On consulta à nouveau les augure. Cette fois ils furent favorables. Une pièce de soie précieuse fut étalée devant les dragons et on recueillit un peu de salive sur un plat en or qui fut ensuite placée dans un coffre. L'opération était à peine terminée qu'un violent orage éclata et les dragons s'envolèrent. Le roi ordonna que le coffre soit mis en dépôt dans un des magasins du palais. La dynastie des Yins a suivi celle des Xias, 28 rois se sont succédés pendant 644 ans avant d'arriver à l'actuelle dynastie des Zhous et 300 ans se sont encore écoulés sans que l'on ouvre ce coffre. La dernière année du règne de feu notre maître, le responsable du magasin constata un jour qu'une faible lueur émanait de ce coffre. Il alla aussitôt avertir le roi qui voulut savoir quel en était le contenu. Le magasinier lui remit alors le registre dans lequel était exposé en détail à la suite de quelles circonstances on avait mis en dépôt la salive du dragon dans cet endroit.

Sa curiosité éveillée, le roi ordonna qu'on lui apporte ce coffre pour l'examiner. Après l'avoir ouvert un aide de camp en retira le plat en or qu'il lui présenta.

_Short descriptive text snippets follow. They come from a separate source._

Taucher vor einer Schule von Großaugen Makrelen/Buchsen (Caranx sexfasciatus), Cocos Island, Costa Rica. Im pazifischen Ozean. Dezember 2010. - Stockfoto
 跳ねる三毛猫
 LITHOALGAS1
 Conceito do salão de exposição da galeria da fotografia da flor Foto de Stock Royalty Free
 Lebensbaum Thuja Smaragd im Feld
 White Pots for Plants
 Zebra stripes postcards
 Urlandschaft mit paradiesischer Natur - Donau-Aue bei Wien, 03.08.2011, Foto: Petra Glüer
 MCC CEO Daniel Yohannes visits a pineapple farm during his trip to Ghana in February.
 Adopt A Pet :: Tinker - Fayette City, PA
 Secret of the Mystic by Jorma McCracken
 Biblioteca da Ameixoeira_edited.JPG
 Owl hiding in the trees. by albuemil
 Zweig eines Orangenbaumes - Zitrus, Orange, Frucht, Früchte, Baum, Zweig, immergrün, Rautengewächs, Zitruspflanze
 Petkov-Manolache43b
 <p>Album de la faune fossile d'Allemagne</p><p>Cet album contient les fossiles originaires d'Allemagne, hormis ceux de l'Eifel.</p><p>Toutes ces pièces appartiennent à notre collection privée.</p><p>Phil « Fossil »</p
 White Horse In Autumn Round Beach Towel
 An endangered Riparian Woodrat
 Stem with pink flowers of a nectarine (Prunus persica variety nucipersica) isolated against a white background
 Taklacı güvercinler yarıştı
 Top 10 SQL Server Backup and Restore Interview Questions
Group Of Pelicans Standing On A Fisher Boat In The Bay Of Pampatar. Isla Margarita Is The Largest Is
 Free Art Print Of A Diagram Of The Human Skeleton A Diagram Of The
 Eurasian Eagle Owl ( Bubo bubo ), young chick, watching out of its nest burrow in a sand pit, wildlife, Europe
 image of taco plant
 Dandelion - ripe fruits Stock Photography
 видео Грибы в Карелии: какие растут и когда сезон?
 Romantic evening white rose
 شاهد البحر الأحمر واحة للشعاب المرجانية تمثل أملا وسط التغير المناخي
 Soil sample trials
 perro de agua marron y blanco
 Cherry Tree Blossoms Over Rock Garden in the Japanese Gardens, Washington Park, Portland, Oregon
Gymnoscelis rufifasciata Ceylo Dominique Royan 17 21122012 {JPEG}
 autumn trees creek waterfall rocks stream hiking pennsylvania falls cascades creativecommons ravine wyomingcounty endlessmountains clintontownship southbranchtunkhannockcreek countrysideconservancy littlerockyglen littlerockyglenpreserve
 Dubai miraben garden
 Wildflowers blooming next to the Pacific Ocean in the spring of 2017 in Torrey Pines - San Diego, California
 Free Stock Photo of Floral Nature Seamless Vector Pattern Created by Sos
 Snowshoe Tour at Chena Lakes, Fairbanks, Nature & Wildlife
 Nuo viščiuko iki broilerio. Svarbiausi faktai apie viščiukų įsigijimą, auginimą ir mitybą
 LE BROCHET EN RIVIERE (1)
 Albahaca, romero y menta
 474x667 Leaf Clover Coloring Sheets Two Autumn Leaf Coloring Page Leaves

Le roi tendit la main pour le prendre, mais par mégarde il le laissa tomber par terre et la salive qui avait été conservée jusque là se répandit sur le sol. En un clin d'oeil elle se transforma en une minuscule tortue(5) qui se mit à courir en rond dans la salle d'audience. Les eunuques cherchèrent à l'attraper, mais en vain; elle rentra à l'intérieur du palais et disparut à jamais.

A cette époque j'avais 12 ans. Sans faire attention j'ai marché sur les traces laissées par cette tortue et aussitôt j'ai senti en mon coeur comme une sorte d'émotion. Peu de temps après ma taille a commencé à s'arrondir et mon ventre à grossir, je présentais tous les symptômes d'une grossesse. Très irrité contre moi parce que je me trouvais ainsi enceinte sans être mariée, le roi m'a fait interner. Je suis resté en prison jusqu'à ce jour soit pendant 40 années. La nuit dernière, j'ai été prise de douleurs et j'ai mis au monde une petite fille. N'osant dissimuler cette naissance, les gardes du palais sont allés avertir sa majesté la reine qui a estimé qu'il n'était pas possible de garder un être d'origine surnaturelle. En conséquence elle a ordonné d'aller l'abandonner au fil d'un fleuve. Ma faute est immense et je mérite dix mille fois la mort."
-" C'est une affaire qui concerne l'ancienne dynastie, tu n'y es pour rien." dit Xuan Wang. Il la congédia puis ordonna à ses aides de camp d'aller sur les bords du fleuve Jing Shui rechercher le bébé. Au bout d'un certain temps, ne l'ayant pas trouvé, ceux-ci revinrent annoncer que la petite fille avait été emportée par le courant.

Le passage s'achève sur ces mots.